Sur une plage isolée de l’île du Nord, une tempête a révélé des traces vieilles d’un million d’années. Ainsi, derrière ces marques figées dans le grès, les scientifiques entrevoient peut être une nouvelle page de l’histoire des moas, ces oiseaux géants emblématiques de la Nouvelle Zélande.

Comment une tempête en Nouvelle Zélande a mis au jour des empreintes fossiles datant du Pléistocène moyen
En mars 2022, sur la plage de Manunutahi dans la région de Kaipara, une violente tempête a arraché plusieurs couches de sable. Dès lors, sous cette couverture mouvante, des empreintes fossiles sont apparues, parfaitement dessinées dans le grès. Immédiatement, cinq marques distinctes ont intrigué les chercheurs présents sur le terrain.
Ces traces, conservées en relief positif et négatif, témoignent d’un passage ancien sur un sol humide devenu roche. En effet, les analyses stratigraphiques situent leur formation au Pléistocène moyen, il y a environ un million d’années. Ainsi, un instant figé dans le temps a été capturé, bien avant même l’arrivée de l’être humain sur ces terres.
Les analyses morphologiques et biomécaniques révèlent un moa atypique aux caractéristiques jamais observées
Pour identifier l’auteur de ces marques, une équipe pluridisciplinaire a combiné imagerie 3D, mesures morphométriques et comparaison avec des squelettes conservés dans les collections nationales. Grâce à ces méthodes, les proportions des doigts et la disposition des appuis orientent clairement vers un moa, cet oiseau géant incapable de voler.
Ensuite, les calculs biomécaniques suggèrent un animal d’environ 80 centimètres au niveau des hanches, pour près de 29 kilogrammes. Par ailleurs, l’écartement des pas indique une allure modérée, proche de 1,7 kilomètre par heure. Ainsi, ces données offrent un rare aperçu du comportement locomoteur d’un oiseau disparu.
Cependant, un détail trouble les certitudes. En effet, la largeur des empreintes ne correspond pas exactement aux os de la cheville connus chez les neuf espèces décrites. Dès lors, cette discordance morphologique soulève une hypothèse audacieuse, celle d’une espèce inconnue ou d’un individu juvénile aux proportions atypiques.
Ce que ces traces racontent sur la diversité et le rôle écologique des moas dans la Nouvelle Zélande préhistorique
Autrefois, les moas dominaient les paysages forestiers et côtiers de la Nouvelle Zélande. En effet, certains atteignaient trois mètres de hauteur, faisant d’eux parmi les plus grands oiseaux ayant existé. Ainsi, strictement herbivores, ils occupaient des niches écologiques variées et façonnaient la végétation par leur alimentation.
Pourtant, leur disparition rapide après l’arrivée des premiers Polynésiens rappelle la fragilité des écosystèmes insulaires. En conséquence, la chasse intensive et la modification des habitats ont entraîné l’extinction de cette mégafaune en quelques siècles seulement. Dès lors, les moas sont devenus un symbole puissant des équilibres rompus.
Cependant, comprendre leur diversité réelle reste un défi. En effet, les archives fossiles sont fragmentaires et les restes osseux souvent incomplets. Ainsi, chaque nouvelle découverte, surtout lorsqu’elle concerne des traces comportementales, apporte des indices différents de ceux fournis par les seuls squelettes.
Pourquoi ces empreintes pourraient transformer notre compréhension de l’évolution des oiseaux géants du Pacifique
Aujourd’hui, l’étude détaillant ces empreintes a été publiée dans le New Zealand Journal of Geology and Geophysics, revue de référence en sciences de la Terre.

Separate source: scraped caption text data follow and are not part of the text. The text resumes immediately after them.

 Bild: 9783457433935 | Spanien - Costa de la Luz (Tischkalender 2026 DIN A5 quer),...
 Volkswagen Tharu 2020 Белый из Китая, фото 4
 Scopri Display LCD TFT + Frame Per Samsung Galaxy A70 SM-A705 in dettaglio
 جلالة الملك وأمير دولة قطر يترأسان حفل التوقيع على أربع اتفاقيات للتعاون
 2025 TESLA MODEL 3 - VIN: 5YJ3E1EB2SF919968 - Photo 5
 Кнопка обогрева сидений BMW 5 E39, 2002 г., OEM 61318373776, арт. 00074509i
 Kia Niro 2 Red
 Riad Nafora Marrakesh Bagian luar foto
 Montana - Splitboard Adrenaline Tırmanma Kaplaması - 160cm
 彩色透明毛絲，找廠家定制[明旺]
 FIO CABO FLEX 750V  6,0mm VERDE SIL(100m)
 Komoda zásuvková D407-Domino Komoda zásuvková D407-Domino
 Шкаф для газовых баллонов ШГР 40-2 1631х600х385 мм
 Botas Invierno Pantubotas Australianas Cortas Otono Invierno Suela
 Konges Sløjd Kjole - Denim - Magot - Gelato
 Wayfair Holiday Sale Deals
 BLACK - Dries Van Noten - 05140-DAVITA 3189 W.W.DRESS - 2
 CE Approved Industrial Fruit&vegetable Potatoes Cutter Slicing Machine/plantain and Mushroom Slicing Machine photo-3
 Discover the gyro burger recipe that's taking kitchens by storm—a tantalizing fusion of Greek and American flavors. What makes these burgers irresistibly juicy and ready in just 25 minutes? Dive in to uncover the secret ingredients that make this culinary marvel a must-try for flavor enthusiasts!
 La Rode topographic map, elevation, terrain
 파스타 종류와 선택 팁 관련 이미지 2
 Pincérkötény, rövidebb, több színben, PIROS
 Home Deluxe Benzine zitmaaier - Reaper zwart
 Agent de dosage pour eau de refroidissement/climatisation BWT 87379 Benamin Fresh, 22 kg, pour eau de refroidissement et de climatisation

Dans ce cadre, les auteurs décrivent méthodiquement la géologie du site, la datation et les comparaisons anatomiques réalisées en laboratoire.
Si l’hypothèse d’une nouvelle espèce se confirme, alors elle modifierait la compréhension de l’évolution aviaire dans le Pacifique Sud. En effet, elle suggérerait une diversité plus grande qu’estimée, avec des lignées encore inconnues ayant coexisté au Pléistocène.
Enfin, au delà du cas des moas, ces empreintes rappellent que le sol peut conserver des récits invisibles. Ainsi, une simple tempête peut révéler un chapitre oublié de la préhistoire et, par conséquent, inviter chercheurs et curieux à regarder les plages autrement, comme de véritables archives naturelles prêtes à parler.